L’incertitude pousse les banques centrales à être plus prudentes
#Stratégie d'investissement — 21.06.2019

L’incertitude pousse les banques centrales à être plus prudentes

Guy Ertz

Ralentissement de la croissance économique en 2020 et une série de baisses de taux de la Fed

  • L’escalade des tensions commerciales entre les Etats-Unis et la Chine nous a incitée à réviser notre scénario économique.

 

  • Nous adaptons les perspectives de croissance des économies avancées pour 2019 suite aux bons résultats du T1 et aux mesures accommodantes des banques centrales. Tant que les incertitudes liées aux tensions commerciales et au Brexit perdureront, nous nous attendons à un report des plans d'investissement et à une consommation timide.

 

  • Le potentiel de hausse de la croissance pour 2020 est donc plus limité et dépendra de la résolution des incertitudes et de l'amélioration des fondamentaux économiques.
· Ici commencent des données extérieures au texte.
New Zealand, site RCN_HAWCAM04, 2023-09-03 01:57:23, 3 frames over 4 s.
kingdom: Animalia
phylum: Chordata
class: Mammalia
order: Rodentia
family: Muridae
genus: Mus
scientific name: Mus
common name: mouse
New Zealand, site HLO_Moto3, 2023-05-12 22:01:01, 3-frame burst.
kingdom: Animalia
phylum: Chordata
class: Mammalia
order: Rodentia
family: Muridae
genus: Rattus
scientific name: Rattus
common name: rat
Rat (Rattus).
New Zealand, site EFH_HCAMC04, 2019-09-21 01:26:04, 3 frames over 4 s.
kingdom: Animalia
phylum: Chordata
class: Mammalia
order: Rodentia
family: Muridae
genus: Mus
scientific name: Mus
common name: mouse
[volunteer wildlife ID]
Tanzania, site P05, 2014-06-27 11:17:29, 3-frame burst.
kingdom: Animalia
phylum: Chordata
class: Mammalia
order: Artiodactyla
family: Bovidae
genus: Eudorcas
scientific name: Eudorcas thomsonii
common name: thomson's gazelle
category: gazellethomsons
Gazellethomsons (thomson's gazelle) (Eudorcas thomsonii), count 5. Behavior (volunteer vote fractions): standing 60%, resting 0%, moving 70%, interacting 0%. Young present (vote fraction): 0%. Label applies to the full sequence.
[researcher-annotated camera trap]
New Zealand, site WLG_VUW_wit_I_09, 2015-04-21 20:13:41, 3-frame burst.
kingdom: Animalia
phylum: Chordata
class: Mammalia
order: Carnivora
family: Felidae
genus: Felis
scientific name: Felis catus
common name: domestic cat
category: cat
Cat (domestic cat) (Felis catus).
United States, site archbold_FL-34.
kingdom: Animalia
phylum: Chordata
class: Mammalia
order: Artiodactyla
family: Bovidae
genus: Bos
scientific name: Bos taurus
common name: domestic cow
Nous avons globalement revu à la baisse les perspectives des marchés émergents, notamment en Inde et au Brésil.

 

  • Les banques centrales des économies avancées adoptent une attitude plus accommodante dans la mesure où la croissance reste fragile et où l'inflation est modérée. En particulier, nous avons modifié nos perspectives pour la Fed et nous prévoyons deux baisses de taux cette année (juillet et septembre) et une autre mi-2020. Pas de changement majeur pour les perspectives de la BCE mais le prochain mouvement attendu serait une baisse du taux de dépôt, à -0,50 %, contre -0,40 % si la situation se détériore.

 

  • Le changement de nos perspectives pour la Fed a un impact sur nos objectifs de rendement des obligations américaines. Nous prévoyons désormais une stabilisation du taux à 2 ans vers 1,75 % dans les 12 prochains mois et 2,25 % pour le taux à 10 ans sur la même période. Nous avons laissé nos perspectives de rendement obligataire pour le 10 ans allemand inchangées à respectivement -0,60 % et 0,10 %.